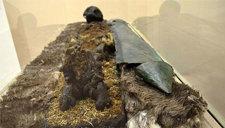 北极圈周边现男性干尸 深埋地下800年保存完好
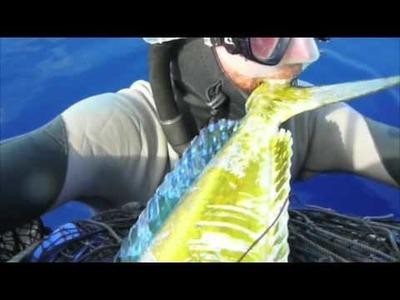 Plastic Bottle Boat JUNK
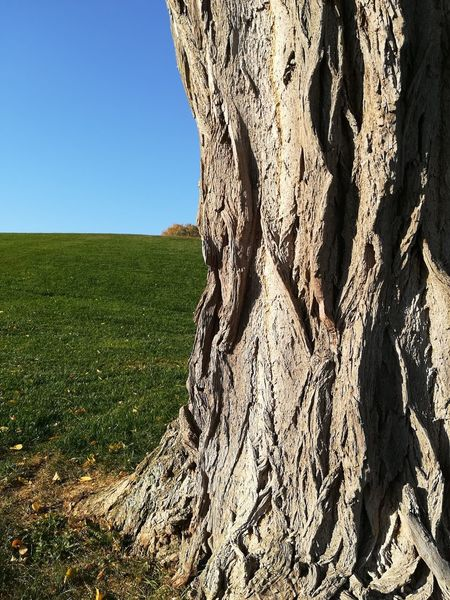 Green Color Blue Sky Old Tree Big Trunk Bark Texture Barks Of A Tree Centuries Old Kloster Lorsch UNESCO Welterbe Field Shadow Grass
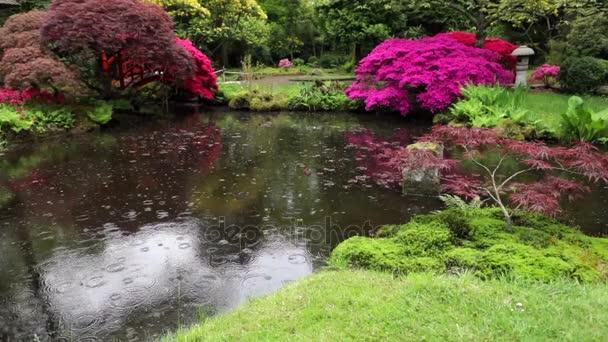 Lassított felvétel, virágzó európai kert  park elemek közelről, Hollandia.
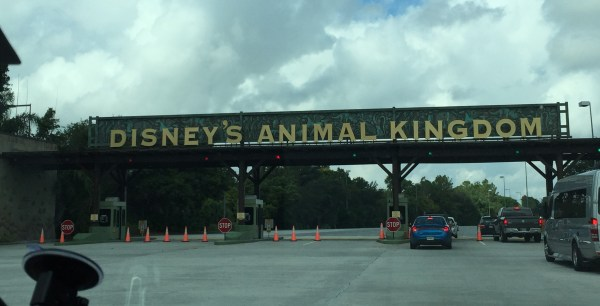 disney_animal_kingdom
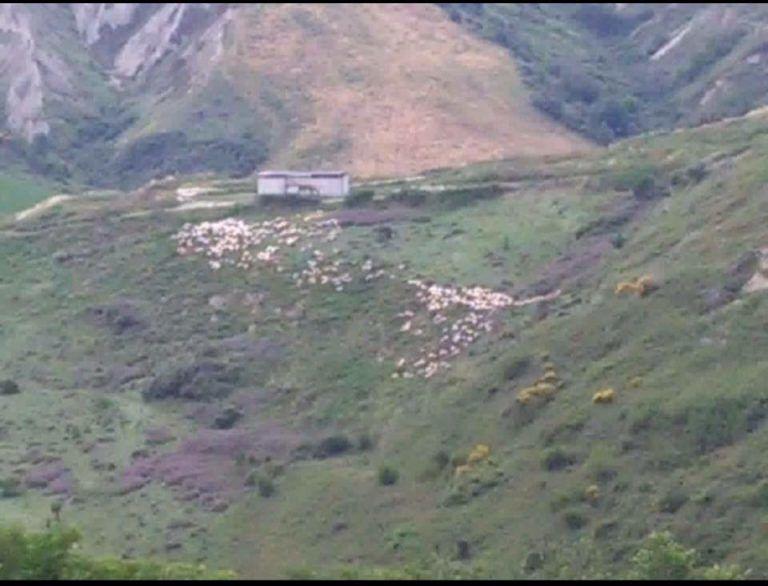 Atri, pecore a pascolo vicino la discarica di Santa Lucia FOTO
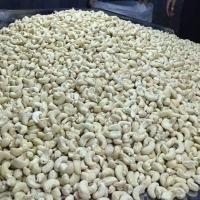 Cashew Nut Kernel W180-w500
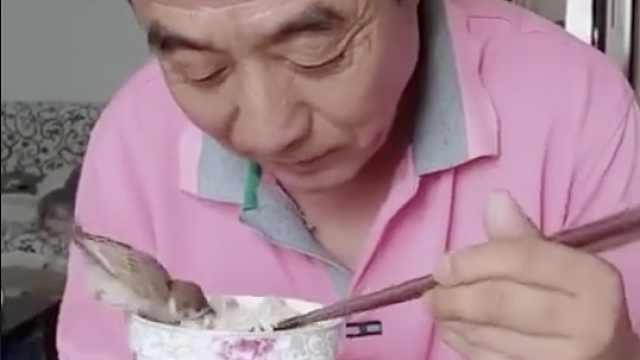 超有爱!老伯和小鸟同吃一碗饭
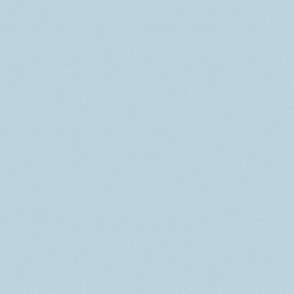 Spring Plain canvas light blue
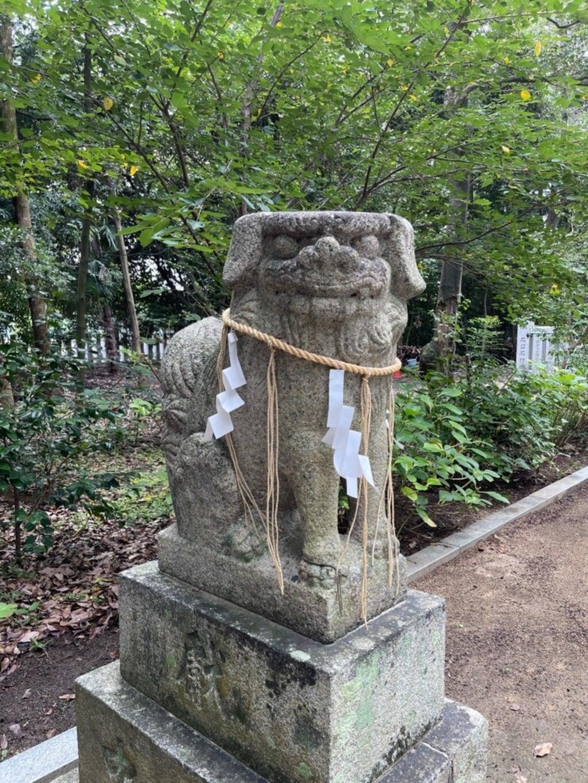辛國神社の狛犬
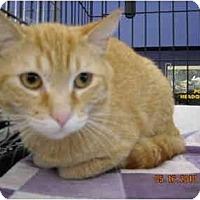 Adopt A Pet :: Ernie - Riverside, RI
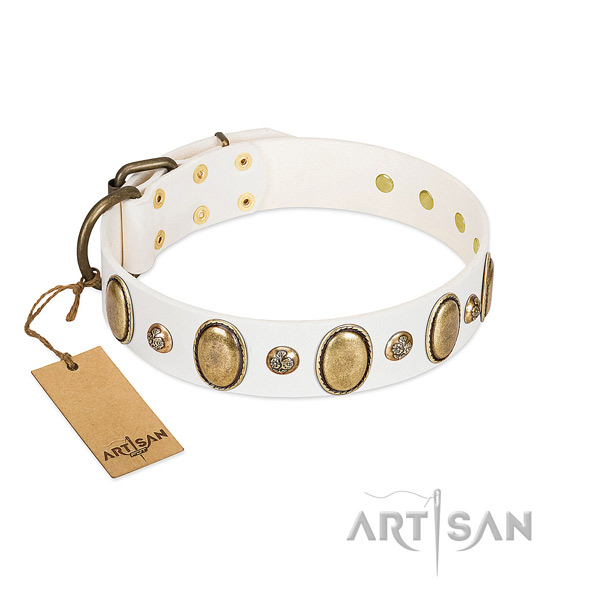 Natural leather dog collar of soft to touch material with exceptional studs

--

- Exercise description -
Give every record again word for word, pictures excluded.

- Answer for this exercise -
 北极圈周边现男性干尸 深埋地下800年保存完好
 Plastic Bottle Boat JUNK
 Green Color Blue Sky Old Tree Big Trunk Bark Texture Barks Of A Tree Centuries Old Kloster Lorsch UNESCO Welterbe Field Shadow Grass
 Lassított felvétel, virágzó európai kert  park elemek közelről, Hollandia.
 disney_animal_kingdom
 Atri, pecore a pascolo vicino la discarica di Santa Lucia FOTO
 Cashew Nut Kernel W180-w500
 超有爱!老伯和小鸟同吃一碗饭
 Spring Plain canvas light blue
辛國神社の狛犬
 Adopt A Pet :: Ernie - Riverside, RI
 Natural leather dog collar of soft to touch material with exceptional studs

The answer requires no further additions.